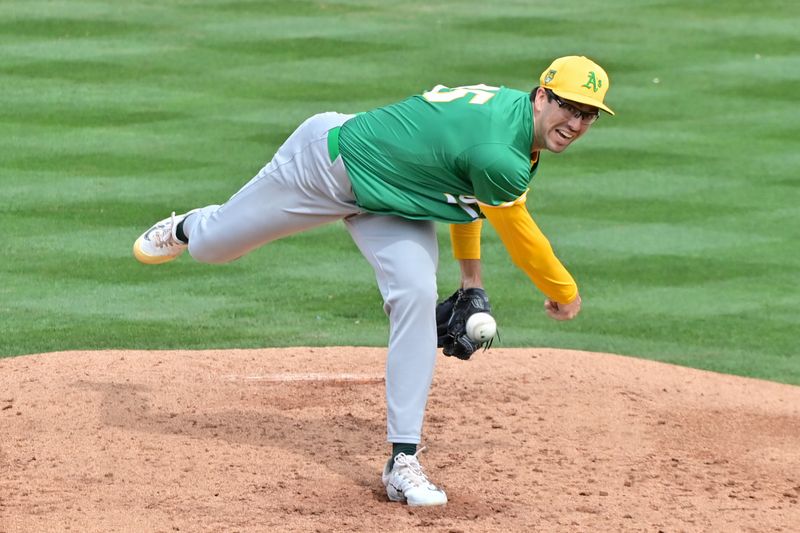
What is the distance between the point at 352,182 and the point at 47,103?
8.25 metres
---
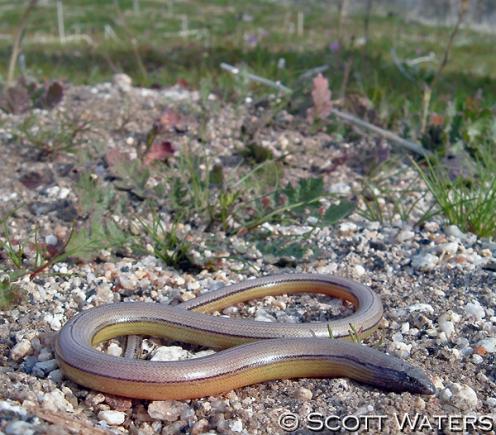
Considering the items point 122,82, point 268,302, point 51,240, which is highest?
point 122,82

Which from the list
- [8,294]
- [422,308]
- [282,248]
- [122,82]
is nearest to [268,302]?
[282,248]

Instruction —
Copy out, word for word, the lines of the data beginning with the line that contains "What is the" and continuing through the line that contains "8.25 metres", including both of those lines.

Complete output —
What is the distance between the point at 352,182 and the point at 47,103?
8.25 metres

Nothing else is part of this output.